■ STATED PROBLEM
Starting at the line that contains "For the items" and continuing through the end of the data, recast each line as a string in a JSON list, one string per line and blank lines omitted.

── MATERIAL PROVIDED ──

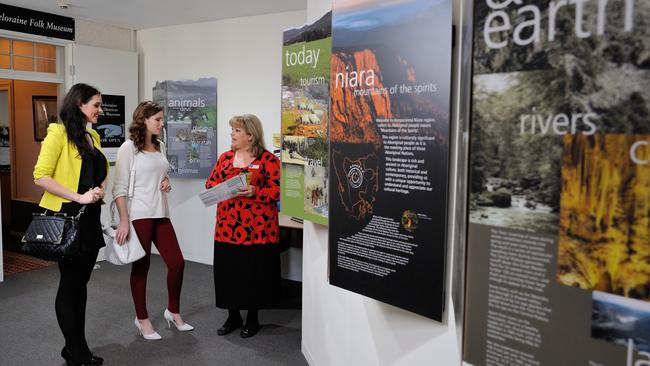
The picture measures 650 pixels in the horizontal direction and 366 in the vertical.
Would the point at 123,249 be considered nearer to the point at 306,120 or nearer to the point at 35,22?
the point at 306,120

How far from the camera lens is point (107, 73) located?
5848mm

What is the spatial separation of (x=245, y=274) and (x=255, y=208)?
45 centimetres

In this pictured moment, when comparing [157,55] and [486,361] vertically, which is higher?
[157,55]

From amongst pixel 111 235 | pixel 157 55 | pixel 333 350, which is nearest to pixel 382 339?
pixel 333 350

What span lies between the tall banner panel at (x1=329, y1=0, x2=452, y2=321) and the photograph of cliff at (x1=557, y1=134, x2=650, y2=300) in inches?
20.3

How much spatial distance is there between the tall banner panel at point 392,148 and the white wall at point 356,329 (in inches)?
5.7

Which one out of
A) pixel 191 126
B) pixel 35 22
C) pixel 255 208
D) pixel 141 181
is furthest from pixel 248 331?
pixel 35 22

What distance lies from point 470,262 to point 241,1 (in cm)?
399

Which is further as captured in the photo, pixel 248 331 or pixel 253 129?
pixel 248 331

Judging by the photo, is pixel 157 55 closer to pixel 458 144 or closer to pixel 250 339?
pixel 250 339

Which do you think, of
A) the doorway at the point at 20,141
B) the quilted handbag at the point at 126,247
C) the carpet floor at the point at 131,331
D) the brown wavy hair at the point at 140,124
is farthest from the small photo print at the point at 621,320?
the doorway at the point at 20,141

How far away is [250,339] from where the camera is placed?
361cm

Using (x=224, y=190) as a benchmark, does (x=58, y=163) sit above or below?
above

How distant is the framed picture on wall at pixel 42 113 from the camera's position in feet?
23.2
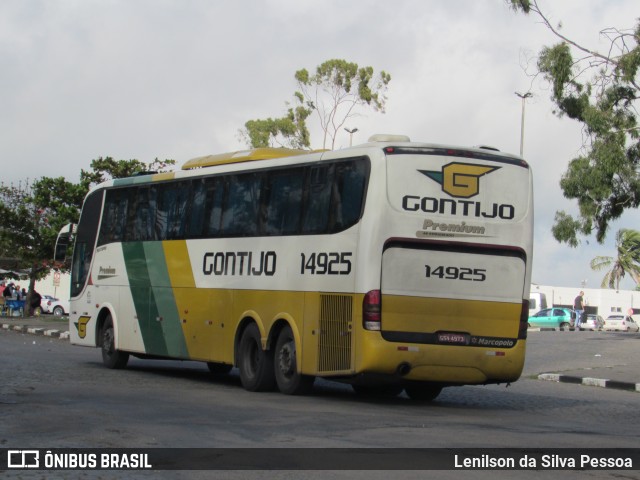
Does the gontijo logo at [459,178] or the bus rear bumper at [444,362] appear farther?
the gontijo logo at [459,178]

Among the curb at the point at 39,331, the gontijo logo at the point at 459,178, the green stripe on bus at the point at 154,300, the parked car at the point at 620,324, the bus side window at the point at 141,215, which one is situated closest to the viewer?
the gontijo logo at the point at 459,178

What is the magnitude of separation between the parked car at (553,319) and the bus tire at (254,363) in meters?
52.3

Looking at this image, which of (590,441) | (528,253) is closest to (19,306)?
(528,253)

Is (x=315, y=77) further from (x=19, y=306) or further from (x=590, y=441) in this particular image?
(x=590, y=441)

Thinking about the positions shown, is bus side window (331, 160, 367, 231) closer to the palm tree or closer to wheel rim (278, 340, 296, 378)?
wheel rim (278, 340, 296, 378)

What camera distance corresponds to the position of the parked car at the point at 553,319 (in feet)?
223

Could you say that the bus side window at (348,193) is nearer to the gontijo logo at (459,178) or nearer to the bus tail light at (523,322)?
the gontijo logo at (459,178)

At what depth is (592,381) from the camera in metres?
22.9

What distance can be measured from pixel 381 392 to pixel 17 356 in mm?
8619

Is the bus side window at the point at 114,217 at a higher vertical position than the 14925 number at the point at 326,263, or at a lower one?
higher

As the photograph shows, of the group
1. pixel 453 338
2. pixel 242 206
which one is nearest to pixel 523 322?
pixel 453 338

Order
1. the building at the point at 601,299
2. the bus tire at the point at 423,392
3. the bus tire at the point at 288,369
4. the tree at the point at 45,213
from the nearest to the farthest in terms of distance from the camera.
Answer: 1. the bus tire at the point at 288,369
2. the bus tire at the point at 423,392
3. the tree at the point at 45,213
4. the building at the point at 601,299

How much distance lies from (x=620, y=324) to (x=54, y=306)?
37.6m

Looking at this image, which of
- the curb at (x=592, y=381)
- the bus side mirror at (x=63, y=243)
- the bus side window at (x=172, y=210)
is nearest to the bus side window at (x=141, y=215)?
the bus side window at (x=172, y=210)
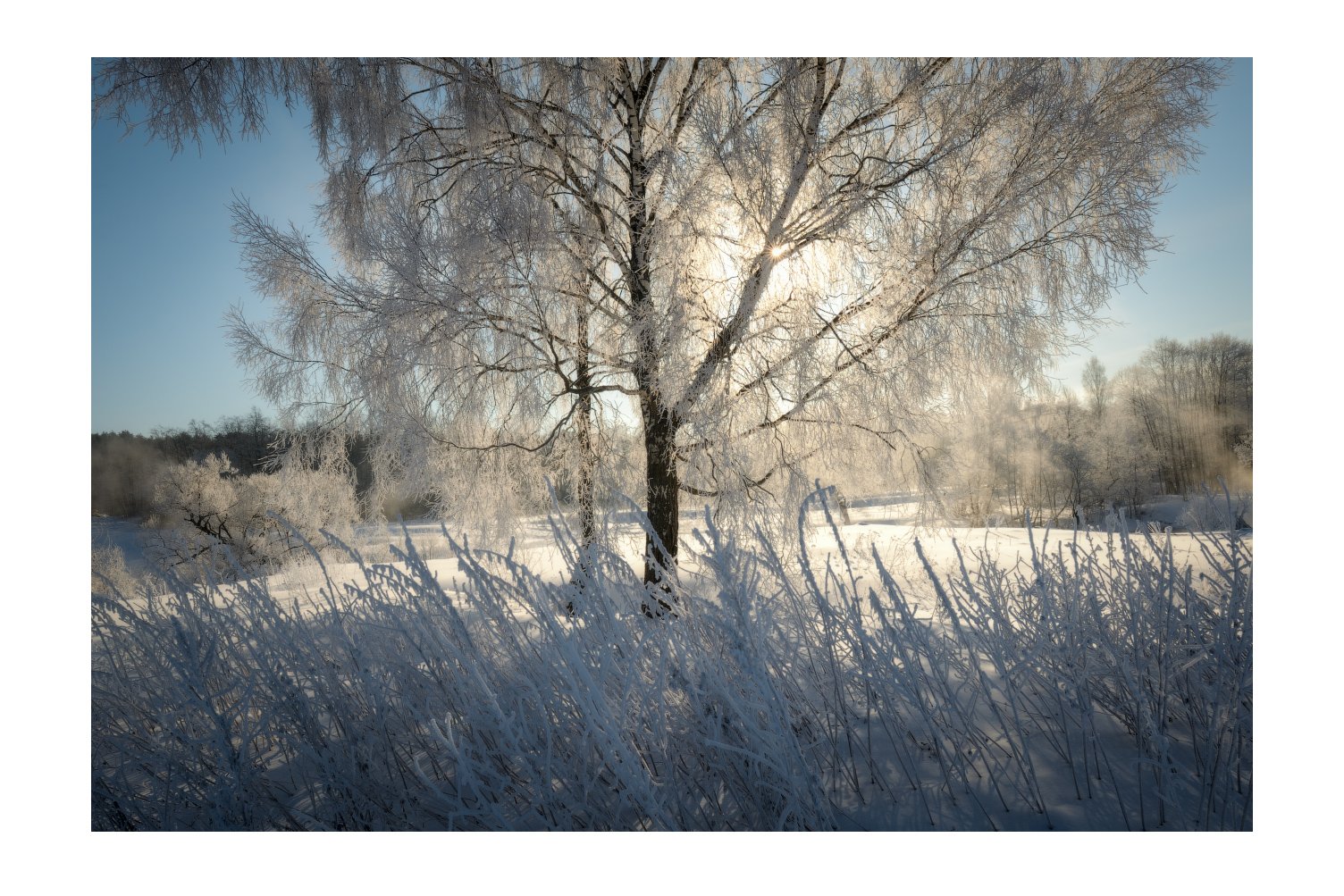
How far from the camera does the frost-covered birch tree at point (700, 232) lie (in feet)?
7.16

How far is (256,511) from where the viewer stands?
8.26 feet

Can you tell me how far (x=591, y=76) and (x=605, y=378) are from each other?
4.07ft

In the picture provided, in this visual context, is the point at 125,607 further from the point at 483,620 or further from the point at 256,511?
the point at 256,511

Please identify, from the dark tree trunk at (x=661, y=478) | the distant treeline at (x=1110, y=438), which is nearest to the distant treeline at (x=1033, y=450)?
the distant treeline at (x=1110, y=438)

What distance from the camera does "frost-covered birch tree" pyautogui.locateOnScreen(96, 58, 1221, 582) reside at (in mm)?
2182

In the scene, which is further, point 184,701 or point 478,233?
point 478,233

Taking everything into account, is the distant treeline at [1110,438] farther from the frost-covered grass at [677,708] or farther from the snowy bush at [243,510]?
the snowy bush at [243,510]

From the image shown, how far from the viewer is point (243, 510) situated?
2.50 meters

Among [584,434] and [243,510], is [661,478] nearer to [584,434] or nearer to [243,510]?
[584,434]

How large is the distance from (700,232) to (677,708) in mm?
1819

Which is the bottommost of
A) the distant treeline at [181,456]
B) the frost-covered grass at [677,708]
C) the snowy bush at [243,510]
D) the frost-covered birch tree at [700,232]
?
the frost-covered grass at [677,708]

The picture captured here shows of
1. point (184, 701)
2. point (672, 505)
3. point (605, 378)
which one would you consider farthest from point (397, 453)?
point (184, 701)

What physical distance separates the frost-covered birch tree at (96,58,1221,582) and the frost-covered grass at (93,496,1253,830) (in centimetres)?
108

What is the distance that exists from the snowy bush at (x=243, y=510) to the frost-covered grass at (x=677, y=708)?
89 cm
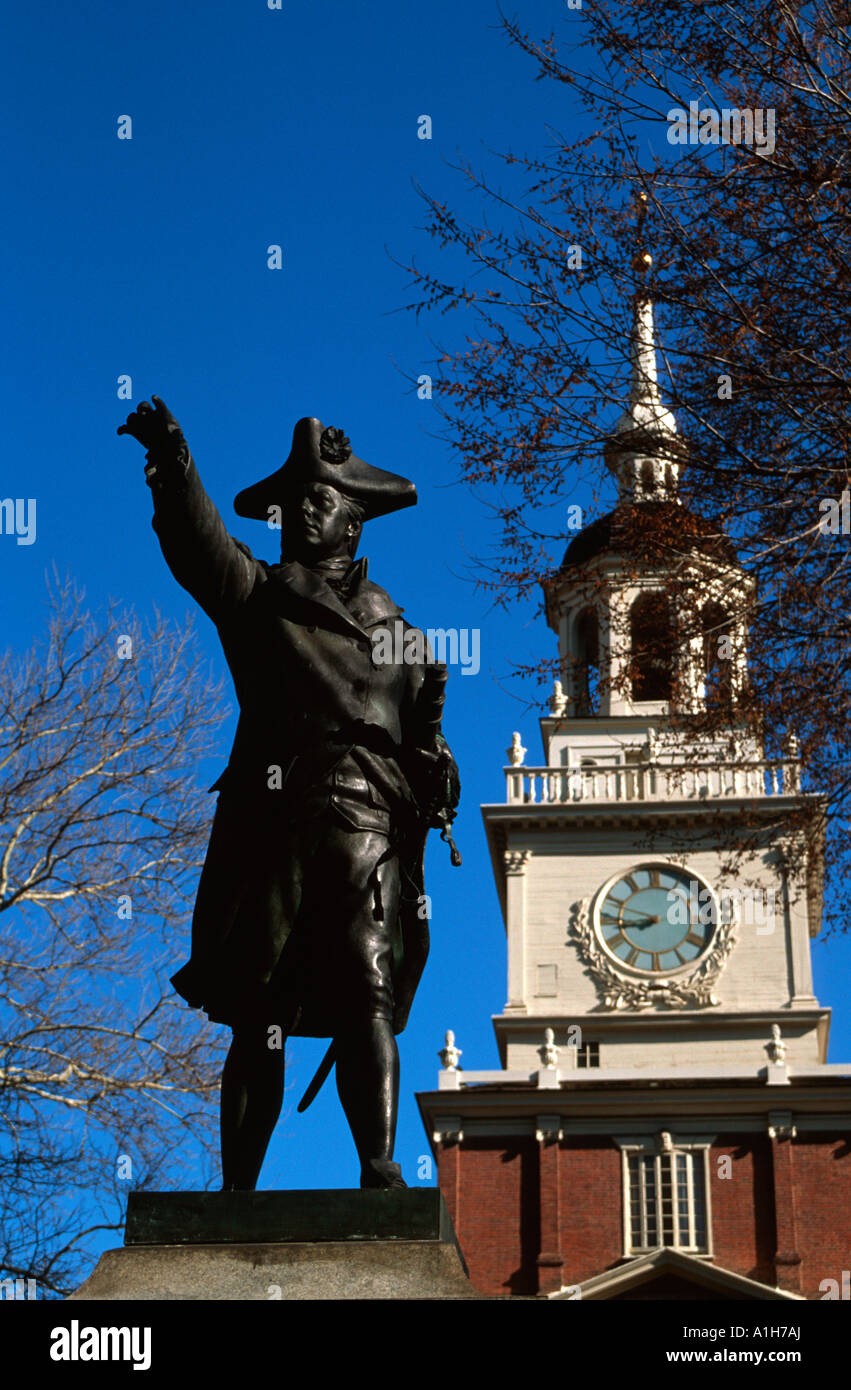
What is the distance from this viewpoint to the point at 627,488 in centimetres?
1390

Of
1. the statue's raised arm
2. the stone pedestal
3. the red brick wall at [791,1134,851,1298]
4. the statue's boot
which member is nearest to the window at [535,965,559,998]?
the red brick wall at [791,1134,851,1298]

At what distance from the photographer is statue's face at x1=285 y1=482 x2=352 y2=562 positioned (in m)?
7.14

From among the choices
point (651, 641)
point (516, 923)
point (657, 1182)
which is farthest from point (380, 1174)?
point (516, 923)

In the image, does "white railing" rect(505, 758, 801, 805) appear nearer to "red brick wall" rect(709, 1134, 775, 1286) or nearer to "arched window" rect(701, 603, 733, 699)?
"red brick wall" rect(709, 1134, 775, 1286)

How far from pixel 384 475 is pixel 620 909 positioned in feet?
126

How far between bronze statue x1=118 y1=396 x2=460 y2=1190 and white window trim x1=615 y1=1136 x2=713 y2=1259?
35191 mm

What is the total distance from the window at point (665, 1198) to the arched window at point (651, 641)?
27707 mm

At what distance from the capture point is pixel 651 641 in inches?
576

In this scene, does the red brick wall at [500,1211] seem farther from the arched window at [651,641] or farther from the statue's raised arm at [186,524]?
the statue's raised arm at [186,524]

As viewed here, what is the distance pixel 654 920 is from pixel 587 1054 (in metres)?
3.53

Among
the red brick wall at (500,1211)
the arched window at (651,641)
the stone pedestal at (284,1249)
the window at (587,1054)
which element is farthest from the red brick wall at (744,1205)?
the stone pedestal at (284,1249)

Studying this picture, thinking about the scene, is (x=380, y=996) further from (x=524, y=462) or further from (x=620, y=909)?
(x=620, y=909)

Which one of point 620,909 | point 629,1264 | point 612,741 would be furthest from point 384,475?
point 612,741

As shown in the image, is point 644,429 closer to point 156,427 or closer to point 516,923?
point 156,427
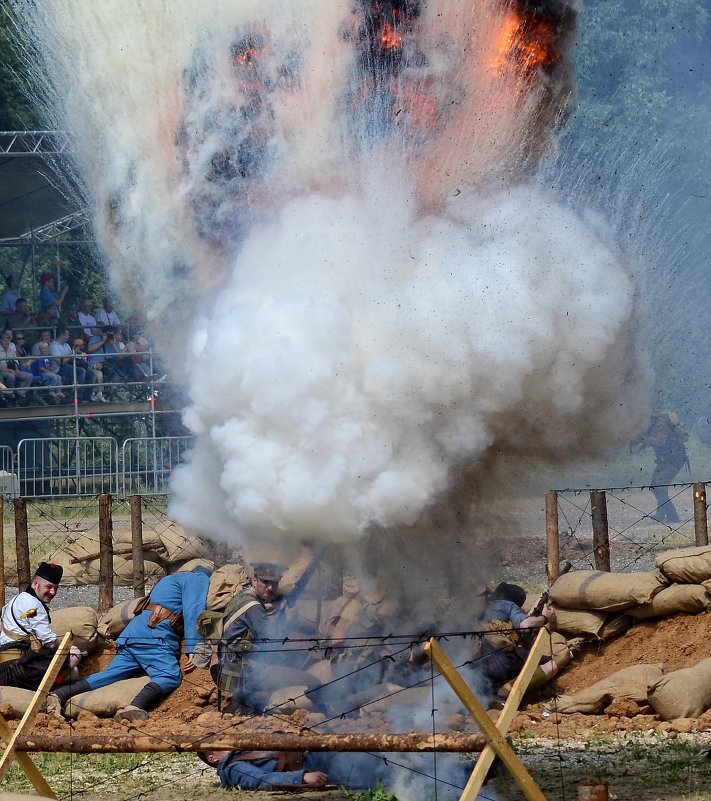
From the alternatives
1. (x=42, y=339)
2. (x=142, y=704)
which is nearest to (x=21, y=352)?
(x=42, y=339)

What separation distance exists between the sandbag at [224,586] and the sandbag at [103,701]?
97 centimetres

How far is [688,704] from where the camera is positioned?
372 inches

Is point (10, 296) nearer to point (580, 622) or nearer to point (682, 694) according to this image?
point (580, 622)

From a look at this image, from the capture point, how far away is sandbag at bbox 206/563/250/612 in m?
11.2

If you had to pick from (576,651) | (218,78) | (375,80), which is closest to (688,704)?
(576,651)

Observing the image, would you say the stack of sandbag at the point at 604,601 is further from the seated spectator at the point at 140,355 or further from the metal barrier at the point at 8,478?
the seated spectator at the point at 140,355

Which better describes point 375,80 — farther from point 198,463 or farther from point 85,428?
point 85,428

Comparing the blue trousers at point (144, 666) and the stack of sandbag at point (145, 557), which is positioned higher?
the stack of sandbag at point (145, 557)

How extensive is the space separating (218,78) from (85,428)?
15037 millimetres

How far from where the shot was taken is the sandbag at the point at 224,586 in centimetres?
1123

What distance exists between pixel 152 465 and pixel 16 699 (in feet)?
32.2

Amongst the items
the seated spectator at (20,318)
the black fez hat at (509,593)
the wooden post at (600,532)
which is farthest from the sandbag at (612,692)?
the seated spectator at (20,318)

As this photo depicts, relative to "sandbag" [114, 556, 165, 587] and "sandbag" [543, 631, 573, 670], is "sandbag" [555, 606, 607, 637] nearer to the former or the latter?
"sandbag" [543, 631, 573, 670]

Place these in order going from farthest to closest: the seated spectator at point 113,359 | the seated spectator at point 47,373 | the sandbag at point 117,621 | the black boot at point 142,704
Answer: the seated spectator at point 113,359, the seated spectator at point 47,373, the sandbag at point 117,621, the black boot at point 142,704
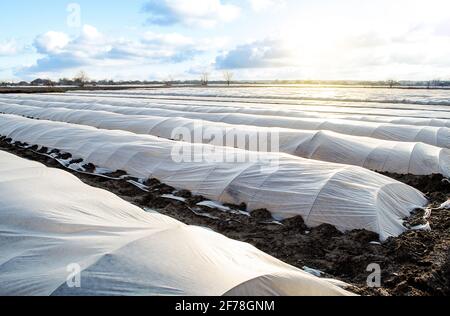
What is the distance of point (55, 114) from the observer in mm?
24297

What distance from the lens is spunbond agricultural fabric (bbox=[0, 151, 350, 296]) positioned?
3.85 m

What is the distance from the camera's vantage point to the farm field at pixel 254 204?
171 inches

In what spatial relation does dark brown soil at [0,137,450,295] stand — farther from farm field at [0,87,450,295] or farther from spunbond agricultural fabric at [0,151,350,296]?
spunbond agricultural fabric at [0,151,350,296]

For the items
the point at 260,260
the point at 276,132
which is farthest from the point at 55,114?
the point at 260,260

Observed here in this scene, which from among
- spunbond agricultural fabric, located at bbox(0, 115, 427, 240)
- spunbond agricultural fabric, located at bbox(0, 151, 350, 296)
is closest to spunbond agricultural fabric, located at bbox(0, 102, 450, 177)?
spunbond agricultural fabric, located at bbox(0, 115, 427, 240)

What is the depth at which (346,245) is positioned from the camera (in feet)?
23.2

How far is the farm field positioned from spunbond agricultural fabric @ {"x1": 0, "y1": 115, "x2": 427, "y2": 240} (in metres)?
0.03

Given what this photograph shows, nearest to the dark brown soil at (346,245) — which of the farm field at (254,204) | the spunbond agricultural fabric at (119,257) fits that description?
the farm field at (254,204)

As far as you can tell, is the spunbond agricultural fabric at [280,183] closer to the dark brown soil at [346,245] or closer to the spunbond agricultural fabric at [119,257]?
the dark brown soil at [346,245]

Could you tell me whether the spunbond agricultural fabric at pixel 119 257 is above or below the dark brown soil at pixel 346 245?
above

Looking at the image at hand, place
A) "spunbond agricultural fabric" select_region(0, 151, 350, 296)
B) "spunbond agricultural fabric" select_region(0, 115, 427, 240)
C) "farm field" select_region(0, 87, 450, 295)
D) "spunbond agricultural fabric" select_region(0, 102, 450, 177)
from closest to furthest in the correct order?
"spunbond agricultural fabric" select_region(0, 151, 350, 296), "farm field" select_region(0, 87, 450, 295), "spunbond agricultural fabric" select_region(0, 115, 427, 240), "spunbond agricultural fabric" select_region(0, 102, 450, 177)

───

■ RESULT OF THE TASK
[
  "For the items",
  "the point at 260,260",
  "the point at 276,132",
  "which is farthest from the point at 55,114?",
  "the point at 260,260",
  "Observed here in this scene, which from among",
  "- spunbond agricultural fabric, located at bbox(0, 115, 427, 240)",
  "- spunbond agricultural fabric, located at bbox(0, 151, 350, 296)",
  "is closest to spunbond agricultural fabric, located at bbox(0, 102, 450, 177)?",
  "spunbond agricultural fabric, located at bbox(0, 115, 427, 240)",
  "What is the depth at which (346,245) is positioned from the camera (in feet)?",
  "23.2",
  "How far is the farm field positioned from spunbond agricultural fabric @ {\"x1\": 0, \"y1\": 115, \"x2\": 427, \"y2\": 240} (in metres)?",
  "0.03",
  "Given what this photograph shows, nearest to the dark brown soil at (346,245) — which of the farm field at (254,204) | the spunbond agricultural fabric at (119,257) fits that description?",
  "the farm field at (254,204)",
  "As far as you can tell, is the spunbond agricultural fabric at [280,183] closer to the dark brown soil at [346,245] or closer to the spunbond agricultural fabric at [119,257]?",
  "the dark brown soil at [346,245]",
  "Could you tell me whether the spunbond agricultural fabric at pixel 119 257 is above or below the dark brown soil at pixel 346 245?",
  "above",
  "Looking at the image at hand, place",
  "A) \"spunbond agricultural fabric\" select_region(0, 151, 350, 296)",
  "B) \"spunbond agricultural fabric\" select_region(0, 115, 427, 240)",
  "C) \"farm field\" select_region(0, 87, 450, 295)",
  "D) \"spunbond agricultural fabric\" select_region(0, 102, 450, 177)",
  "from closest to furthest in the correct order?",
  "\"spunbond agricultural fabric\" select_region(0, 151, 350, 296), \"farm field\" select_region(0, 87, 450, 295), \"spunbond agricultural fabric\" select_region(0, 115, 427, 240), \"spunbond agricultural fabric\" select_region(0, 102, 450, 177)"
]